Arafura Rare Earths Aktie: Performance Rights verfallen
Arafura Rare Earths lässt 13,96 Millionen Performance Rights verfallen. Der Schritt senkt mögliche Verwässerung, während Nolans vor dem Baustart steht.

- 13,96 Millionen Rechte ersatzlos verfallen
- Nolans-Baustart für September vorgesehen
- Projektfinanzierung im Oktober 2026 erwartet
- Aktie verliert seit Jahreszahlen 11,3 Prozent
Arafura Rare Earths hat den Verfall von 13.962.331 Performance Rights bekanntgegeben. Die Rechte liefen zum 31. August aus, weil die zugrundeliegenden Bedingungen nicht erfüllt wurden oder nicht mehr erfüllbar waren. Für Aktionäre bedeutet das weniger potenzielle Verwässerung durch künftige Aktienausgaben an Management und Mitarbeiter.
Der Schritt reiht sich in eine Phase ein, in der das Unternehmen seine Kapitalstruktur ordnet. Erst vor gut einer Woche hatte Arafura auf der Investorenveranstaltung zu den Jahreszahlen betont, das Nolans-Projekt sei vollständig durchfinanziert und derzeit würden keine weiteren Kapitalerhöhungen vorbereitet. Der Verfall der Rechte fügt sich in dieses Bild: Statt neue Ansprüche zu schaffen, reduziert sich die Zahl potenziell ausstehender Aktien.
Baustart und Finanzierung als Hintergrund
Der Kontext bleibt geprägt vom bevorstehenden Baustart bei Nolans. Das Management hatte am vergangenen Dienstag mitgeteilt, die Bauarbeiten am Ore-to-Oxide-Projekt sollten im September beginnen, mit einer Bauzeit von 37 Monaten.
Die praktische Fertigstellung wird demnach gegen Ende 2029 erwartet, die erste Produktion ebenfalls Ende 2029, mit einer Hochlaufphase bis zur Nennkapazität Ende 2031 oder Anfang 2032. Der Projektfinanzierungsabschluss soll im Oktober 2026 erreicht werden.
Untermauert wird das Vorhaben durch bindende Abnahme-Term-Sheets mit Traxys North America und einer indischen Unternehmensgruppe sowie durch strategische Eigenkapitalunterstützung von der Northern Australia Infrastructure Facility, der Export Finance Australia und dem deutschen Rohstofffonds.

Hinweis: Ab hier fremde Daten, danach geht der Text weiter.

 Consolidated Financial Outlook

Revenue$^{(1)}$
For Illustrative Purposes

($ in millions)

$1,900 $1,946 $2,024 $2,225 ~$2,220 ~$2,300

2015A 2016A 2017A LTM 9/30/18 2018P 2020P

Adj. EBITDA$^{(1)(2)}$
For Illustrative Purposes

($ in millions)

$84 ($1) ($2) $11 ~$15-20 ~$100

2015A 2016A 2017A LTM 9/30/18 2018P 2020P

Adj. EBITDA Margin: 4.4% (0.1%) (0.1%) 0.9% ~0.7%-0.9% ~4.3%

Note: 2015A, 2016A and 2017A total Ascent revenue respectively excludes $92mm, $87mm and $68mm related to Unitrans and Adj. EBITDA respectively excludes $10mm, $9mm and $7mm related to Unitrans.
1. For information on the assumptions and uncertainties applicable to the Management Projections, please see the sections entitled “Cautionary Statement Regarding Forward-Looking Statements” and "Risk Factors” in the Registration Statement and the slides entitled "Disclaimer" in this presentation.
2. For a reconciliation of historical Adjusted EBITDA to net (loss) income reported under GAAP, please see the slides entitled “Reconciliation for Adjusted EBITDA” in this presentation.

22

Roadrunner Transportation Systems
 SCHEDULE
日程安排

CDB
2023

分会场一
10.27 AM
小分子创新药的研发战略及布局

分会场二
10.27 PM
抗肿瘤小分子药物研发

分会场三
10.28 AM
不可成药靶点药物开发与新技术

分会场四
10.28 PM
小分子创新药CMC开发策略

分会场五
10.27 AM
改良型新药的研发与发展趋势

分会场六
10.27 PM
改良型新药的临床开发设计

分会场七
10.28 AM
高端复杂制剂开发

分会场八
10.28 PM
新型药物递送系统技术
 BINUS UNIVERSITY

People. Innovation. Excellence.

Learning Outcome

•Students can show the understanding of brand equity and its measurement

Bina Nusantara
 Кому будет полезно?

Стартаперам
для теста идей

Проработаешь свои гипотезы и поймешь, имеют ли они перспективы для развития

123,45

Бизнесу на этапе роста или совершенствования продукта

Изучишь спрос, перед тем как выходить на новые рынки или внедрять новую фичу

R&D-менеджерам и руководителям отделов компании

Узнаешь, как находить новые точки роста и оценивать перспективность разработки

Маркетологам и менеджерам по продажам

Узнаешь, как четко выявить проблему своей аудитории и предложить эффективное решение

Insgesamt wurden nach Unternehmensangaben mehr als 930 Millionen australische Dollar an Eigenkapital eingesammelt. Die Abnahmeverträge erstrecken sich mittlerweile über fünf Länder, ebenso die exportkreditagenturgedeckte Fremdfinanzierung – ein Hinweis auf die international breit angelegte Unterstützung des Projekts.
Kursreaktion bleibt verhalten
An der Börse hat die Nachrichtenflut der vergangenen Tage kaum für Bewegung gesorgt. Der Kurs schloss am Freitag bei 0,1187 Euro, ein Minus von 2,2 Prozent zum Vortag.
Auf Wochensicht steht ein Plus von 0,5 Prozent, seit den Jahreszahlen am vergangenen Dienstag hat das Papier jedoch rund 11,3 Prozent verloren. Damit notiert die Aktie weiterhin deutlich unter ihrem 200-Tage-Durchschnitt von 0,1562 Euro und liegt gut 62 Prozent unter ihrem 52-Wochen-Hoch von 0,3100 Euro vom 13. Oktober vergangenen Jahres.
Der Verfall der Performance Rights allein dürfte an dieser Kursdynamik wenig ändern – er ist eher eine technische Randnotiz als ein Kurstreiber. Entscheidend bleibt für Anleger, ob Arafura den angekündigten Zeitplan für Baustart und Finanzierungsabschluss einhält. Sollte der Vertragsabschluss zur Projektfinanzierung im Oktober tatsächlich gelingen, wäre das der nächste konkrete Meilenstein, an dem sich die Kursentwicklung neu ausrichten könnte.